Taliban threaten Afghan security guards who work for the Australian Embassy in Kabul | Australian foreign policy



The Taliban publicly threatened Afghan security guards who worked for the soon-to-close Australian embassy, ​​circulating photos of them online and warning that they would be targeted for cooperating with a foreign government.

The Australian government announced this week that it was closing its embassy in Kabul, citing “an increasingly uncertain security environment” and saying its diplomats would not be safe “in light of the impending international military withdrawal from Afghanistan “.

Afghan nationals employed under contract by the Australian government as security guards at the Kabul embassy say their work – highly visible, outside the embassy grounds – has made them targets for them. retaliation from the Taliban, and many say they will not be safe in Afghanistan.

The Taliban have openly declared that anyone who has worked for or alongside foreign governments or military forces is a traitor and an enemy and will be targeted.

The US military said it was working “quickly” to develop plans to evacuate interpreters and other personnel – up to 18,000 – who were working alongside US troops.

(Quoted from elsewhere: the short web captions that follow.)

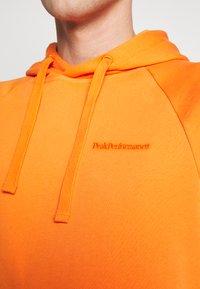 Peak Performance Urban - URBAN HOODIE - Jersey con capucha - orange dune - 6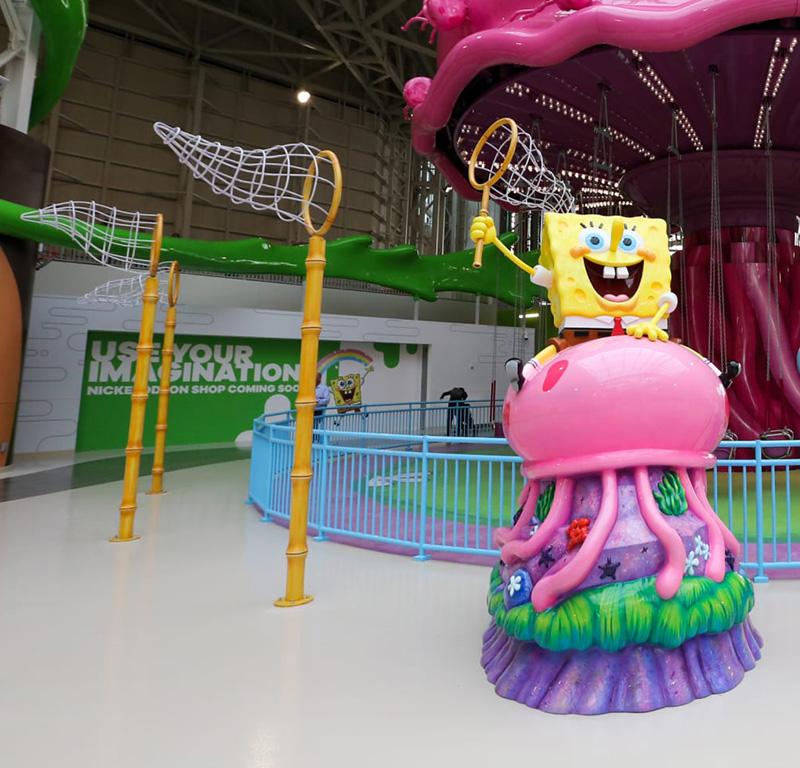 11' SpongeBob on Jellyfish Photo Opp; Eight Standing Nets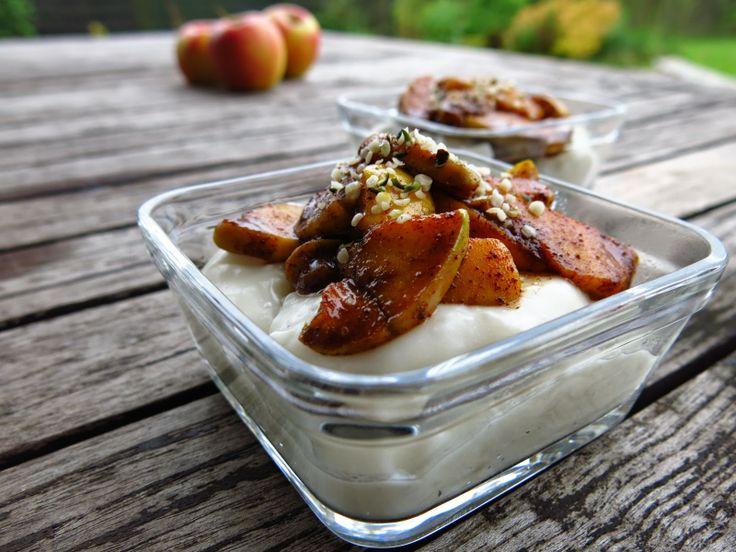 Blue Almonds : Legumina z Tapioki z Prażonymi Jabłkami (vegan)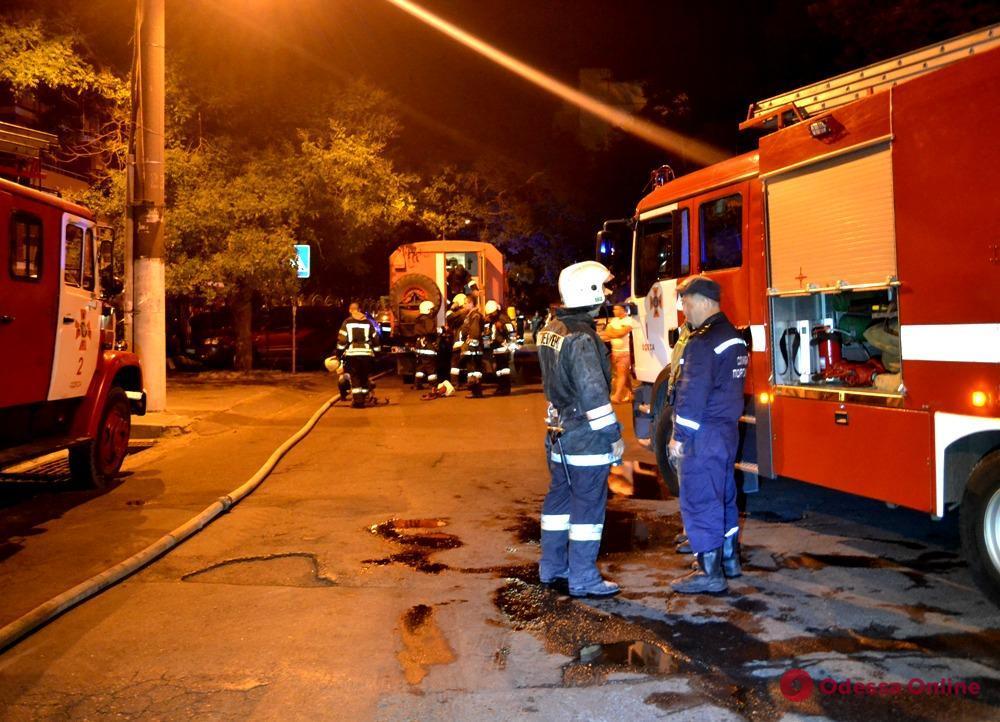 В Одессе сгорела крыша жилого дома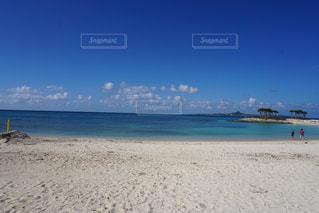 海の横にある砂浜のビーチの写真・画像素材[1864959]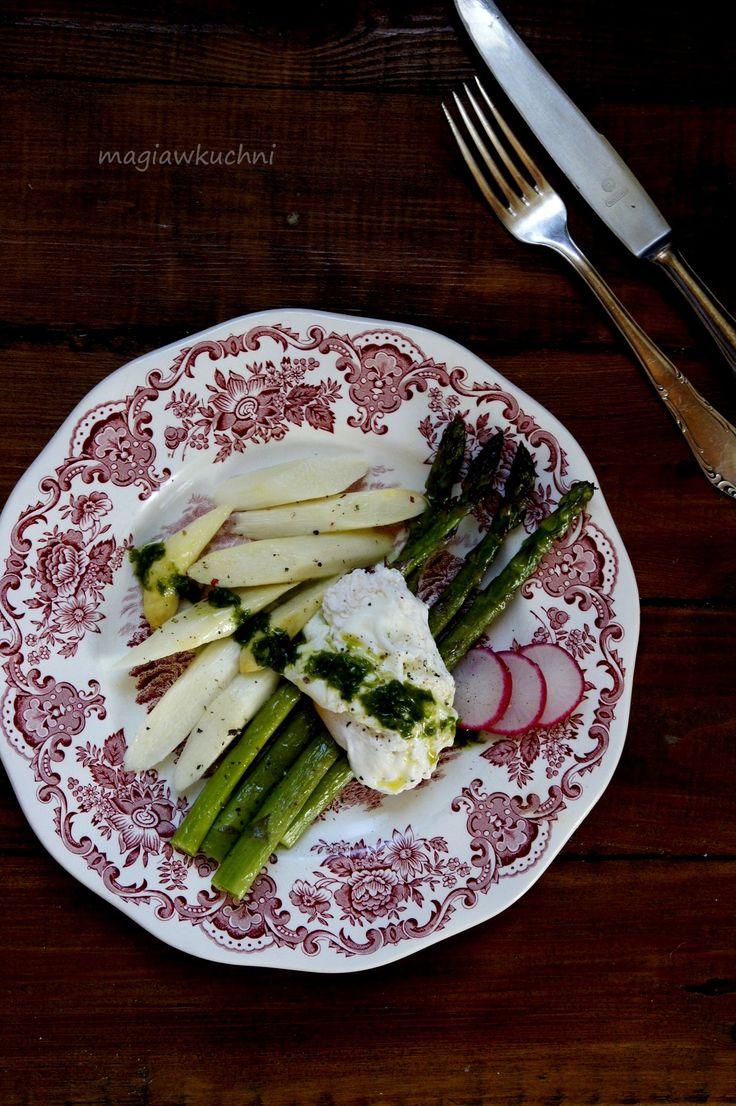 Szparagi z jajkiem i miętowym sosem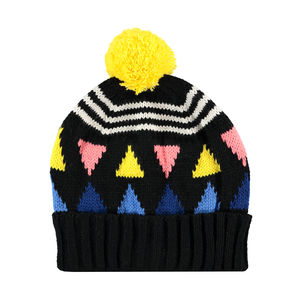 New Triangle Beanie Black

But other allied countries have not made similar announcements.

The Guardian saw several threatening messages online from Afghans who worked at the Australian Embassy.

One of them, who has a photo of the guards demonstrating outside the diplomatic compound this week, carries the message, written in Pashto: “Interpreters and security guards have gathered outside the Australian embassy in Kabul. to seek asylum from the Australian government.

“They had no idea that one day the embassy doors would be closed and that they would be held accountable to the people.”

One guard said guards at embassies in countries with troops in Afghanistan regularly faced death threats from the Taliban, directed against them, their children and their families.

Previously, security guards employed as “contractors” to provide security for the Australian Embassy were not eligible for the Australian Government Locally Employed Humanitarian Relocation Program, which is open to other directly employed employees, such as The interpreters.

Security officers were specifically informed: “The following Afghan nationals will not be eligible for resettlement under this policy: people who have worked with Dfat in the course of their duties as an employee of a private security.

However, this week that notice was amended and Department of Foreign Affairs and Trade correspondence seen by Guardian Australia said that “contractors and security personnel can also apply for humanitarian visas for locally recruited personnel.”

Guards say they welcome being allowed to apply for the program, but with processing times often exceeding five years, they fear it will be too slow. They say the sudden closure of the embassy has exposed them to insurgent violence and feel abandoned by the country for which they risked their lives.

One guard, whom the Guardian chose not to name for security reasons, said the guards would be targeted and killed by the Taliban when foreign troops left.

“We are not going out of the house, the children have dropped out of school, all because of the threat to our lives,” he said.

“We feel good about our work for Australia and we are always proud of Australia. So they won’t turn their backs on us. We worked faithfully and helped them to live in safety[ly]. “

Pat Ryan, a former Dfat contractor in Afghanistan and advocate for Australia’s Afghan national staff, said there was “a real and current threat to local national staff who worked to protect the embassy and consular buildings “.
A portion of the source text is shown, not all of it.